▶ TEXT SHOWN
=== Begin Enclosure ===
Cultivated meat startup New Age Eats has made the “painful decision” to shut down after failing to secure funding to complete work on its pilot facility in Alameda, California, go through the regulatory process, and get its products in front of consumers.
Founder and CEO Brian Spears—who raised $25 million in a series A round in 2021 led by Korean firm Hanwha Solutions taking its cumulative funding to $32 million—revealed he had let go of the lease to the “90% complete” pilot manufacturing facility for cultivated pork in early January. Since them he has been seeking a buyer for the business, which he founded in 2018.
Ultimately, however, he had no choice but to throw in the towel, he told AFN Friday afternoon.
“We’ve spoken to many companies about acquiring the entire company, but ultimately those conversations were not successful given the ratio of assets to liabilities,” he said. “Although there is interest in acquiring our IP, which covers everything from cell lines to our machine learning platform, to media formulations.”
‘There’s no playbook for what we’re doing’
Venture capital money is geared towards backing companies in uncharted territory such as cultivated meat, said Spears, a chemical engineer with a background in industrial automation. However, the shift in capital markets beginning around spring 2022 has made life challenging for startups across the board, he said.
“There’s also been a softening on alternative proteins with public companies such as Beyond Meat and Oatly serving as proxies for an entire industry, which isn’t helpful. But you can’t fault investors for being more cautious in this environment; there’s no playbook for what we’re doing.
“As you increase scale, it costs more to validate what you’re doing at each stage, and then you’re in a chicken and egg situation.”
Asked whether the cultivated meat industry needed government funding to get off the starting blocks in the same way that governments have helped to support renewable energy or electric vehicles, he said: “If you look at what the alternative protein industry is trying to address, it’s climate change, deforestation, land and water use, antibiotic resistant bacteria, which are some of the major threats to humanity that you could say it is the role of governments to address.
=== End Enclosure ===
▶ SUPPLIED DATA
=== Begin Enclosure ===
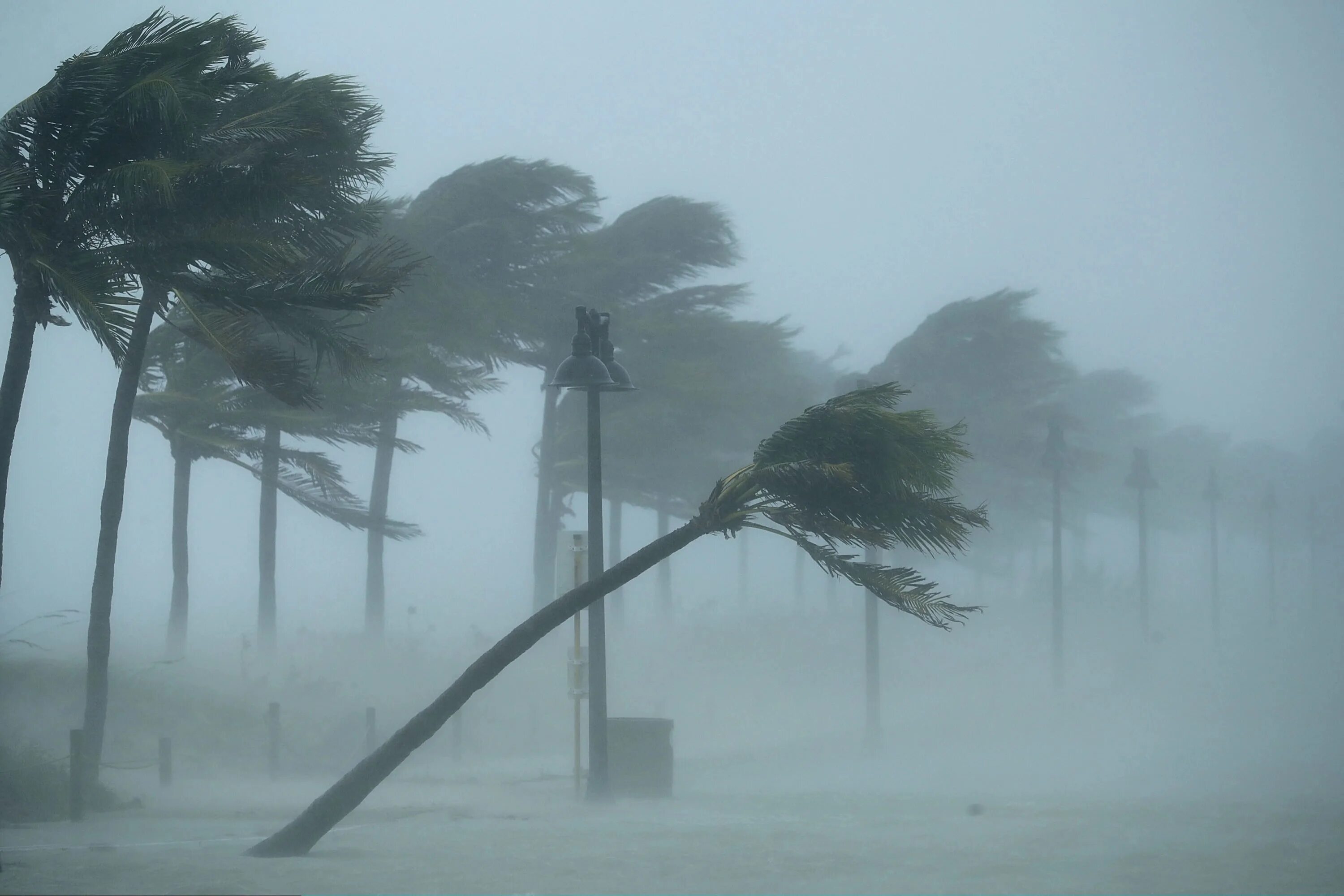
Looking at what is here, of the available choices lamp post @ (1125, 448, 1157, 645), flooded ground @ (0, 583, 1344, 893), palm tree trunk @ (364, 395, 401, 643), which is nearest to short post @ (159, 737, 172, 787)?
=== End Enclosure ===
=== Begin Enclosure ===
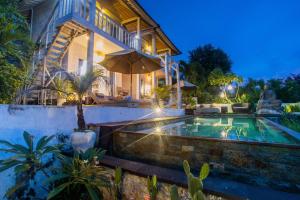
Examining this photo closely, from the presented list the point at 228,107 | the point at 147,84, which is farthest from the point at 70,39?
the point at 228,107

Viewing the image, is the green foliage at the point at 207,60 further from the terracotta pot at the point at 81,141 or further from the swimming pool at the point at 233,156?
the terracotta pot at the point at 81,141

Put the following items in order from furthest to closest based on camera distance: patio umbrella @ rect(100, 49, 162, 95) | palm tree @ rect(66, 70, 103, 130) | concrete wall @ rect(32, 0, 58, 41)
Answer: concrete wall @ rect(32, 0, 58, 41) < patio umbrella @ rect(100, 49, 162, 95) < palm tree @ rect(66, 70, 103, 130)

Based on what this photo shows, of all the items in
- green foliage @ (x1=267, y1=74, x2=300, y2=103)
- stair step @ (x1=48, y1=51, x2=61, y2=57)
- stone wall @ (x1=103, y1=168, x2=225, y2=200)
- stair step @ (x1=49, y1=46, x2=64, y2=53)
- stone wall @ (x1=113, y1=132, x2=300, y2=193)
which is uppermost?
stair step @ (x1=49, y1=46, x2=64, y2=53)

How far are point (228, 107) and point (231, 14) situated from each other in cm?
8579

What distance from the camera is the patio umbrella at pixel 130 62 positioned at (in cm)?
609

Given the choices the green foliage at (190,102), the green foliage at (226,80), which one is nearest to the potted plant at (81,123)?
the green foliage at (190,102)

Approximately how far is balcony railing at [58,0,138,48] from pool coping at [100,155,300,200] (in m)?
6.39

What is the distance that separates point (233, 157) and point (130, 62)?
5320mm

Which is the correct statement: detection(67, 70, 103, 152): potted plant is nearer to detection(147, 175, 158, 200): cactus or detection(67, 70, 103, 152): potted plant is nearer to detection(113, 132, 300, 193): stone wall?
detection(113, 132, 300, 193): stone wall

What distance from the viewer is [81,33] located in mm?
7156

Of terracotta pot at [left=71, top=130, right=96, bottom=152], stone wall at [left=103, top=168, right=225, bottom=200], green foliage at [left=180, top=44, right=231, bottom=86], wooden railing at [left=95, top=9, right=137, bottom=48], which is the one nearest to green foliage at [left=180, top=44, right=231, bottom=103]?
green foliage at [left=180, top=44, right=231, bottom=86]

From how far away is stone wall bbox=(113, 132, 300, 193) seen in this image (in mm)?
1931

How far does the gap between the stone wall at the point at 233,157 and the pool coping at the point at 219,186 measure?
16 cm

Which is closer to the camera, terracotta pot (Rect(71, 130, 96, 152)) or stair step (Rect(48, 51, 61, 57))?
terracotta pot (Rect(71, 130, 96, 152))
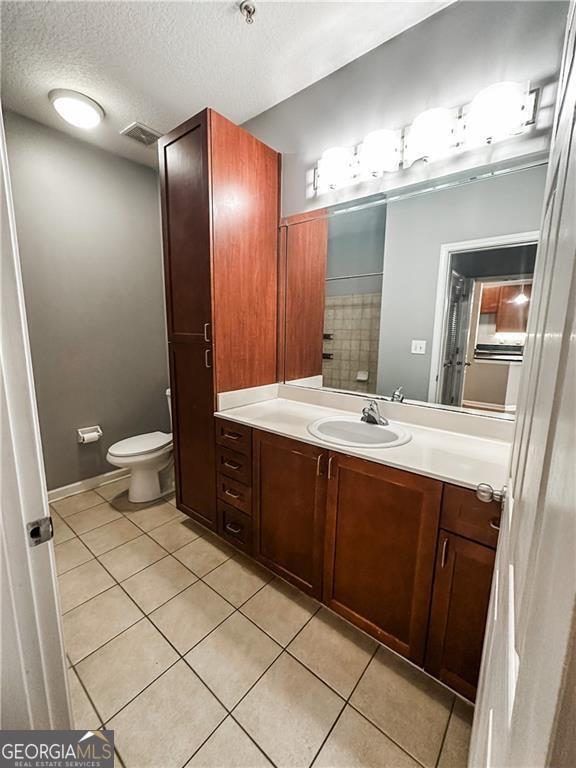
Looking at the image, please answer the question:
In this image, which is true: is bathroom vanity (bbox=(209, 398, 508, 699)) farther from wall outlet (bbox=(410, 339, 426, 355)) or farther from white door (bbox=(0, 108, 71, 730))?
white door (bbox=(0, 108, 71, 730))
=== End Enclosure ===
Can you copy out, word for word, everything in the New Age Eats article from "Cultivated meat startup" down to "founded in 2018."?

Cultivated meat startup New Age Eats has made the “painful decision” to shut down after failing to secure funding to complete work on its pilot facility in Alameda, California, go through the regulatory process, and get its products in front of consumers.
Founder and CEO Brian Spears—who raised $25 million in a series A round in 2021 led by Korean firm Hanwha Solutions taking its cumulative funding to $32 million—revealed he had let go of the lease to the “90% complete” pilot manufacturing facility for cultivated pork in early January. Since them he has been seeking a buyer for the business, which he founded in 2018.